[Data records]
:::::
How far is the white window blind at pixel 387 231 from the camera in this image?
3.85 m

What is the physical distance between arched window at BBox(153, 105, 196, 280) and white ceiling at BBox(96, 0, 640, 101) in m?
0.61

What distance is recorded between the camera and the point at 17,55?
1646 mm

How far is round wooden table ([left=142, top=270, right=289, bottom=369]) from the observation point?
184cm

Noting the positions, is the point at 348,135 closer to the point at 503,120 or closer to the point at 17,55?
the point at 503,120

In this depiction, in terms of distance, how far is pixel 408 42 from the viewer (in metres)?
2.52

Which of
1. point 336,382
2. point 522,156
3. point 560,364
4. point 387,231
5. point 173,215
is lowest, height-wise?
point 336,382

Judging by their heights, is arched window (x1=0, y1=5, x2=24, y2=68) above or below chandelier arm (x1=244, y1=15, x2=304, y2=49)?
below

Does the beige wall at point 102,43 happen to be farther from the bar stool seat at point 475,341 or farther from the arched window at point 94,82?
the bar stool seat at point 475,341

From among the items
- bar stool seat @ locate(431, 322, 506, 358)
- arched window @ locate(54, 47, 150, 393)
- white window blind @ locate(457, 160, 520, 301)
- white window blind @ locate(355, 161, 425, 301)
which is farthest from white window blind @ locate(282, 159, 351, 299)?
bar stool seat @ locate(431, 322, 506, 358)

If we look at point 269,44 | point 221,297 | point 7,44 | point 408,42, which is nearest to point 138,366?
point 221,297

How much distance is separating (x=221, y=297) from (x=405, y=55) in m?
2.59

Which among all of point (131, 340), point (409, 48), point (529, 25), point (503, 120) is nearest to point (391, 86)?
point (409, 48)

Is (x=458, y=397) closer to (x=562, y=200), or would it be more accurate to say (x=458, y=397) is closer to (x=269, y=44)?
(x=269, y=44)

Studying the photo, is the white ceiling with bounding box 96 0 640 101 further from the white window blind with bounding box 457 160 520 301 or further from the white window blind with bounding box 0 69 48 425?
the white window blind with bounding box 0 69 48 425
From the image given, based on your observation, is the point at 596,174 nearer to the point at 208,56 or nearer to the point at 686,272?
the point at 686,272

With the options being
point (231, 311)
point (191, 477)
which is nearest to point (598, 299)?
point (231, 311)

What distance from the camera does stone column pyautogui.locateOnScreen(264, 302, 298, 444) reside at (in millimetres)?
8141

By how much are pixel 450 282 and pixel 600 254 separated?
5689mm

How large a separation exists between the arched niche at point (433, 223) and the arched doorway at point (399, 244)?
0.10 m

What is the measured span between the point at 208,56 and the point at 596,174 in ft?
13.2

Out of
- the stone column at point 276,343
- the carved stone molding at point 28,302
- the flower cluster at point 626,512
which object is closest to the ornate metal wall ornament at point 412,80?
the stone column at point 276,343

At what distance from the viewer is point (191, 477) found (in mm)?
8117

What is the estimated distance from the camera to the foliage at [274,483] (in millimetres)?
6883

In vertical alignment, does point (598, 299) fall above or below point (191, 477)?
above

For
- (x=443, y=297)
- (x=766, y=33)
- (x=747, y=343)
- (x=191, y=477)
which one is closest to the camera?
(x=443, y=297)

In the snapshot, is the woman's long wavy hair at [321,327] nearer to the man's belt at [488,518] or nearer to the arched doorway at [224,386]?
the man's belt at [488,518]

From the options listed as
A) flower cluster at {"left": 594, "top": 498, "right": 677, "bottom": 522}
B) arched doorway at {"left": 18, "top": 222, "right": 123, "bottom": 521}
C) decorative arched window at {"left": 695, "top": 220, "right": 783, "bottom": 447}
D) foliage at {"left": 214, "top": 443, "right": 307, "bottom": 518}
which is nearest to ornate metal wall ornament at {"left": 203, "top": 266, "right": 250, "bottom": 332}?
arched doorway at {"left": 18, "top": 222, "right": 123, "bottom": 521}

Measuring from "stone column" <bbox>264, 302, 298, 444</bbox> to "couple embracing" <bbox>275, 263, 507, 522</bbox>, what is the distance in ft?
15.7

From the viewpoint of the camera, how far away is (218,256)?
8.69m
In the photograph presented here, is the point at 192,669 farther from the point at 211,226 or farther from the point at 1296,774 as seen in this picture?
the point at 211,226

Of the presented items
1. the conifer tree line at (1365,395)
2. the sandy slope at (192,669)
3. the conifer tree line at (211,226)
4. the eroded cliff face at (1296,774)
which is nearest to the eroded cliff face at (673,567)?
:::::
● **Written request**
Copy out every line from the one containing "In vertical alignment, does" to the end of the material, both ends included.

● **Output**
In vertical alignment, does point (598, 299) fall above or below point (191, 477)?
above

For
- (x=443, y=297)
- (x=766, y=33)
- (x=747, y=343)
- (x=191, y=477)
which one is closest to the camera?
(x=443, y=297)

In the snapshot, is the woman's long wavy hair at [321,327] nearer to the man's belt at [488,518] or nearer to the arched doorway at [224,386]?
the man's belt at [488,518]

From the options listed as
A) flower cluster at {"left": 594, "top": 498, "right": 677, "bottom": 522}
B) arched doorway at {"left": 18, "top": 222, "right": 123, "bottom": 521}
C) decorative arched window at {"left": 695, "top": 220, "right": 783, "bottom": 447}
D) foliage at {"left": 214, "top": 443, "right": 307, "bottom": 518}
which is nearest to ornate metal wall ornament at {"left": 203, "top": 266, "right": 250, "bottom": 332}?
arched doorway at {"left": 18, "top": 222, "right": 123, "bottom": 521}

Measuring from "stone column" <bbox>264, 302, 298, 444</bbox> to "couple embracing" <bbox>275, 263, 507, 522</bbox>, what is the distance in ft?
15.7

From the viewpoint of the camera, how far away is (218,256)?
8.69m
In the photograph presented here, is the point at 192,669 farther from the point at 211,226 or farther from the point at 1296,774 as seen in this picture?
the point at 211,226

Of the presented items
1. the conifer tree line at (1365,395)
2. the sandy slope at (192,669)
3. the conifer tree line at (211,226)
4. the eroded cliff face at (1296,774)
which is nearest to the eroded cliff face at (673,567)?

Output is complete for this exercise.